Rendez-vous de l’histoire de Blois : « La crise contemporaine et les perspectives écologiques accroissent les exigences de responsabilité des entreprises »

Tribune. L’histoire de la gouvernance des entreprises a bifurqué en 2008, quand la déflagration financière a marqué la fin de l’euphorie néolibérale qui conférait aux marchés une perspicacité infaillible sur les stratégies des sociétés. Non seulement cette infaillibilité était contredite par les faits, mais il apparut que les entreprises avaient été ravagées par des exigences de profits déconnectées de leurs capacités réelles.
Un nouveau chapitre s’est alors ouvert, même si sa rédaction est restée hésitante. La performance globale des entreprises a intégré leur « responsabilité sociale », c’est-à-dire l’impact géopolitique, sociétal et environnemental de leur activité. Les exigences de leur « mission » ont même été récemment opposées à leurs objectifs de profits. Même tâtonnants, les critères extra-financiers ont brisé le monopole exclusif du profit comme indicateur de la réussite économique.
Portées par la société civile et relayées par la puissance publique, ces revendications ont voulu atténuer la logique qui, depuis trois décennies, alignait les intérêts des dirigeants sur ceux des investisseurs. Car la gouvernance obéit aux rapports de force entre les pouvoirs qui la constituent.
Intervention de l’Etat
Dans les années 1990, les caisses de retraite et les fonds d’investissement avaient orienté massivement l’épargne des ménages vers la Bourse, notamment pour valoriser les futures pensions, bouleversant la relation entre les très grandes entreprises et les détenteurs de leur capital. Les actionnaires de long terme se sont mués en millions d’investisseurs, moins intéressés par le projet de l’entreprise que par un rendement assurant une bonne rémunération de l’épargne.
Conséquence : dès lors que les dirigeants garantissaient des niveaux de dividendes suffisamment élevés aux investisseurs, ils n’avaient plus de contre-pouvoir. Ils ont donc eu intérêt à réorganiser la production pour que soient réalisés les profits promis aux marchés. D’où la financiarisation des entreprises, l’obsession pour la « création de valeur pour l’actionnaire » (en fait, pour l’investisseur) et, comme signes de la puissance des « grands patrons », l’explosion de leurs rémunérations et leur starification à des niveaux inconnus jusque-là.
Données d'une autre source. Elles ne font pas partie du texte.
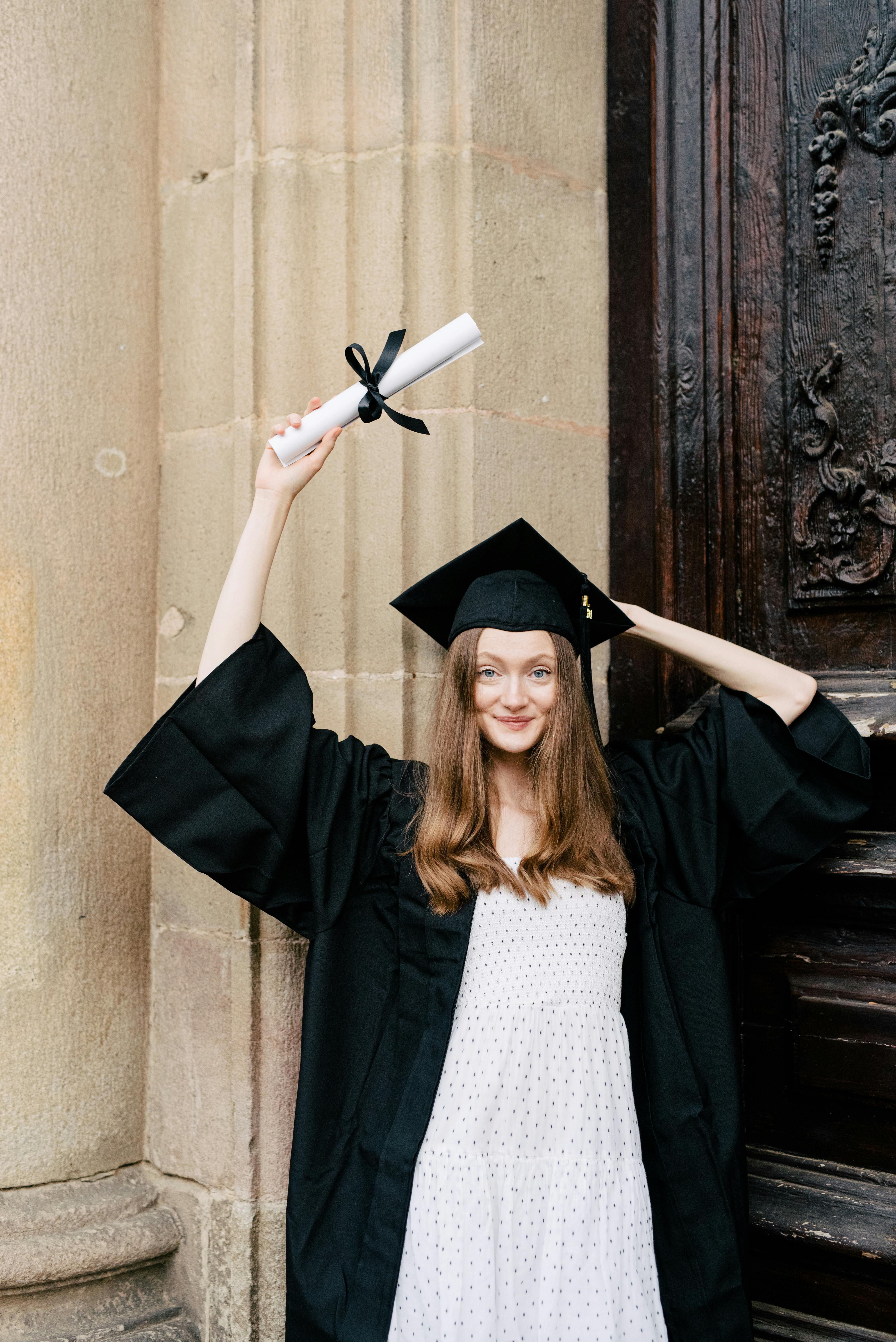 Graduation Mini 2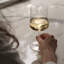 Informal Crystal White Wine Glass-70470904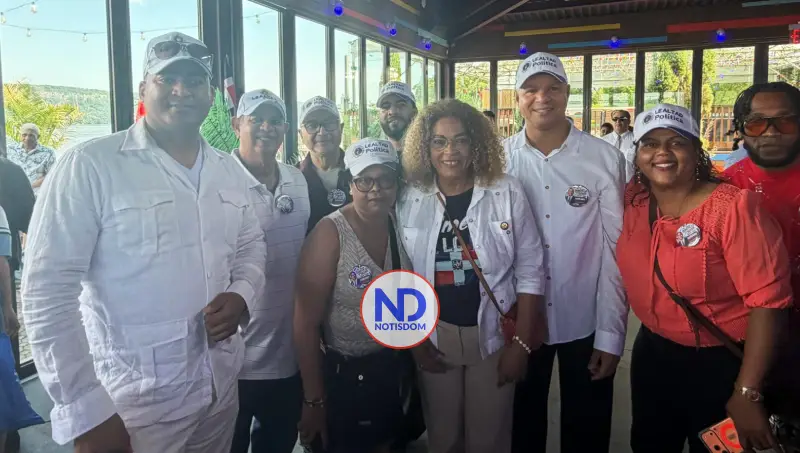 Yudelka Tapia destaca liderazgo de Espaillat y orgullo dominicano durante el Desfile Dominicano de NY 3 NOTISDOM FOTOS PF2026 2026 08 09T170002.763 Yudelka Tapia destaca liderazgo de Espaillat y orgullo dominicano durante el Desfile Dominicano de NY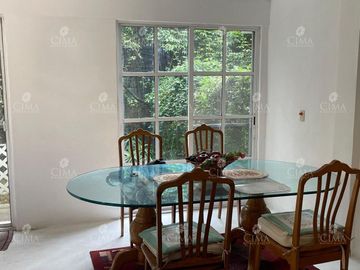 Venta casa en  Saint Moritz, Huitzilac - V340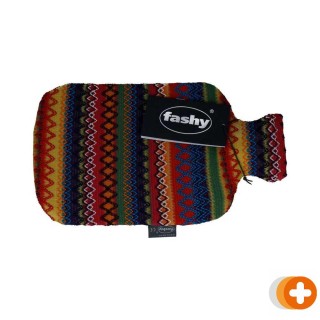 Fashy warmwaterzak peru design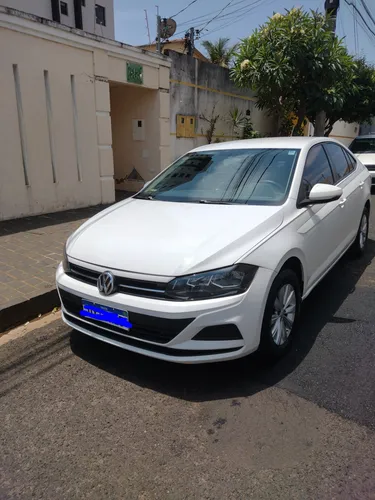 Imagem de Volkswagen Virtus 1.6 16v Msi 4p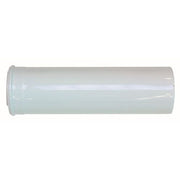 VA Verlängerung 0,5m DN110/160mm konz.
Ce régime de gouvernance n’était pas sans danger. En accordant un énorme pouvoir aux dirigeants dès lors qu’ils satisfont « les marchés », on peut mettre en péril l’épargne des ménages en cas d’erreur stratégique, d’escroquerie, de spéculation ou de faillite. Ce qui n’est pas rare : le groupe Maxwell s’effondre en 1991, Enron en 2001, Madoff en 2008, Theranos en 2018… et tant d’autres, engloutissant à chaque fois l’épargne placée en capital, malgré ou à cause de flamboyants dirigeants.